*Given task A*: List every person named in the blog post below.

*Source text*:

Tuesday, August 21, 2018

Waffling about poetry...

I never start a poem with the title - the title usually becomes clear to me in the middle of writing or sometimes only after I've finished the poem. However recently, over a few days, several poem titles popped into my head including what seems to me quite possibly the title of my next collection! So far I've written one of the poems but have yet to have a feel for where the other titles will take me.

I think Tomas Transtromer is most definitely my favourite poet - I just so love his perfect and surprising metaphors and similes, and his ability to bring together the internal and external - the union of the psychological and natural world in the most fluid way. If only he was still around to produce more work. I find his poems spark off new writing for me when I am in the right place to 'hear' the words. His poems encourage me to see things differently, think more creatively. I'm grateful for poets who do that for me.
I've been enjoying Marina Tsvetaeva's poems recently - such a powerful and direct voice - I prefer Elaine Feinstein's translations of her work.

These days I try to write regularly whether the inspiration is there or not just to keep my hand in. I find myself following up and researching great concepts for new work which may and may not lead to anything. But I have to force myself to remember that it is the act of writing itself, exercising the writing muscle, that will in the end lead to something. So I end up with reams of notes and images some of which become useful at some point or another. What I have noticed is that on a rare occasion I achieve an absolute clarity and I am able to turn pages of seemingly disparate notes into several poems. It always surprises me when that happens.

*Given task B*: Please lay out the records from the line containing "Examining the picture before us, out of" up to and including the last line of the records as a numbered list, leaving out blank lines.

*Working data*:
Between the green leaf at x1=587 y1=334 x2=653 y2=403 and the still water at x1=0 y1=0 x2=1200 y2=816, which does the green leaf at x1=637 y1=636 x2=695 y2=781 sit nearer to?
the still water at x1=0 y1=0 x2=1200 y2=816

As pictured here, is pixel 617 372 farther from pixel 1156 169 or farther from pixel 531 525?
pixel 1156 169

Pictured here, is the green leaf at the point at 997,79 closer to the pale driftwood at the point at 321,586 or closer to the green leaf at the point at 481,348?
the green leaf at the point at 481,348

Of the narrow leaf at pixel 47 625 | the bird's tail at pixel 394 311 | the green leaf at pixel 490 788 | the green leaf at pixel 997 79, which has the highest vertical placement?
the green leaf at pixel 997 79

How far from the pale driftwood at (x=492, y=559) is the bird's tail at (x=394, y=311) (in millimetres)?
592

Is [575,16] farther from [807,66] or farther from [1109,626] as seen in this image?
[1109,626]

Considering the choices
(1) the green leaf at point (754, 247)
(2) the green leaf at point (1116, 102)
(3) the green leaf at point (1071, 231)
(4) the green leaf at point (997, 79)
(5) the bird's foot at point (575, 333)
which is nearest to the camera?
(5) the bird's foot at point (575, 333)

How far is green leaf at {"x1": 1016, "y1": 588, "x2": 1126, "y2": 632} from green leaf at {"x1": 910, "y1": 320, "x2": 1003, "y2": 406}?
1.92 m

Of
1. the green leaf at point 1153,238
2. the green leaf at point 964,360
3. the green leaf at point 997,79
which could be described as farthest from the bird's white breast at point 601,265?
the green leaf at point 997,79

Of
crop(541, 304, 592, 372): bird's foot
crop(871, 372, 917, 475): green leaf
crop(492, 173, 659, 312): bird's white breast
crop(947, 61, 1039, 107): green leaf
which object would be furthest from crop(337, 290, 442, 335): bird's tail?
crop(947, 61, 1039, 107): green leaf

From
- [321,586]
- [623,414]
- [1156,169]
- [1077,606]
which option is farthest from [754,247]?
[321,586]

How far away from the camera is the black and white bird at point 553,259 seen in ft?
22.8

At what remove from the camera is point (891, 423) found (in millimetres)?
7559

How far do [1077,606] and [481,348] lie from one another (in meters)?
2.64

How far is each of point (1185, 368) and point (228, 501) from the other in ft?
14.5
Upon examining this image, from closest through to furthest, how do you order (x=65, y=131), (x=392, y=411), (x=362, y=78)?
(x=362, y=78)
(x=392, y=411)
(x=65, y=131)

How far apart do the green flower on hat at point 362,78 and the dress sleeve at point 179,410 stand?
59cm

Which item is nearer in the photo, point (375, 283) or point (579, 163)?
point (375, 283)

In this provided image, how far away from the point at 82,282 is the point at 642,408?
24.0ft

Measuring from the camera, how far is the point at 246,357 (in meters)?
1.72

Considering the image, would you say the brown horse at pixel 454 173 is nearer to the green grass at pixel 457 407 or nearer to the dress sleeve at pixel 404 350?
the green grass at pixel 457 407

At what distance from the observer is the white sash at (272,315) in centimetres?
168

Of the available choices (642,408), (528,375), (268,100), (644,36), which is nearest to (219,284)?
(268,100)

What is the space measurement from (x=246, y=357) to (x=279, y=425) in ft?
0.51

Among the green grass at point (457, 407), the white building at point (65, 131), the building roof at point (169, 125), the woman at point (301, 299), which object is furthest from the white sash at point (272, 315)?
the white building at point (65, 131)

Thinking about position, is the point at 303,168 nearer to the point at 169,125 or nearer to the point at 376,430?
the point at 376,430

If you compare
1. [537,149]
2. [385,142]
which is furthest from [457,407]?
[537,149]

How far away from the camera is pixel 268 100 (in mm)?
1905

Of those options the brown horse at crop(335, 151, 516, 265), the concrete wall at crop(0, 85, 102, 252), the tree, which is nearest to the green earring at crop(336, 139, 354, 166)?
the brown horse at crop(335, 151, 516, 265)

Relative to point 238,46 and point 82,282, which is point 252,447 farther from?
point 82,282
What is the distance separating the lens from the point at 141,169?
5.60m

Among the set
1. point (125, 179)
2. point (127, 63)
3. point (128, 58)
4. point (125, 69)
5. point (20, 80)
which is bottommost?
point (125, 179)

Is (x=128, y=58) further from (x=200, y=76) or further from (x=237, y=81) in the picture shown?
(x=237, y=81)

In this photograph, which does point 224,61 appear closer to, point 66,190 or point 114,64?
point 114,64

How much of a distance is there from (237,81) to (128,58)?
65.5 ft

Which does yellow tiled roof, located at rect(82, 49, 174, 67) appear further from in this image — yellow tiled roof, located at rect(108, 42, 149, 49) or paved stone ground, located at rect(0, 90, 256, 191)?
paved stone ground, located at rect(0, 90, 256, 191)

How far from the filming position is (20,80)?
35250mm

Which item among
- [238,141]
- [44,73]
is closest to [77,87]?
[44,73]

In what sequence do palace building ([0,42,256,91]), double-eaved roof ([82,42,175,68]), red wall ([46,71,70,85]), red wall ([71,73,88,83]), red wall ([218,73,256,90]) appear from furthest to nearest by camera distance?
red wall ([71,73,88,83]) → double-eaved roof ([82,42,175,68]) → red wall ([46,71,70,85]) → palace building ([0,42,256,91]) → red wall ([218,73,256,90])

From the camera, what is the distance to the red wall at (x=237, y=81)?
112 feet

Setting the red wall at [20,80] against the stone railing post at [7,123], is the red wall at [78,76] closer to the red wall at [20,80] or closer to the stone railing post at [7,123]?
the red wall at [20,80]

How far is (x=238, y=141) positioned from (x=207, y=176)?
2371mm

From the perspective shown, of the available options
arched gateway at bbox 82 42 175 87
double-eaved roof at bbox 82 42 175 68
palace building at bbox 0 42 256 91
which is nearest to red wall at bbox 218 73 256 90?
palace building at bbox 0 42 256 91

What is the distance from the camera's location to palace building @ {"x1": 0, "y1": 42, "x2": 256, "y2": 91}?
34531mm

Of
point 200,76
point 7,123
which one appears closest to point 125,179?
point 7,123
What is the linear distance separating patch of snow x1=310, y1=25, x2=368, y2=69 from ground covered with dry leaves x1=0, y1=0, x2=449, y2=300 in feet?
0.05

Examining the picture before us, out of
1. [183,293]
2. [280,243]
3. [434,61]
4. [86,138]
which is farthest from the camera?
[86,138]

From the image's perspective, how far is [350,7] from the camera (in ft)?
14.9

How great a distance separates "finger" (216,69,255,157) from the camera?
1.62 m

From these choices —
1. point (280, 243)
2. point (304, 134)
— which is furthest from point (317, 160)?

*Task response A*: Tomas Transtromer, Marina Tsvetaeva, Elaine Feinstein

*Task response B*:
1. Examining the picture before us, out of
2. 1. [183,293]
3. 2. [280,243]
4. 3. [434,61]
5. 4. [86,138]
6. which is farthest from the camera?
7. [86,138]
8. From the image's perspective, how far is [350,7] from the camera (in ft)?
9. 14.9
10. How great a distance separates "finger" (216,69,255,157) from the camera?
11. 1.62 m
12. From these choices —
13. 1. point (280, 243)
14. 2. point (304, 134)
15. — which is furthest from point (317, 160)?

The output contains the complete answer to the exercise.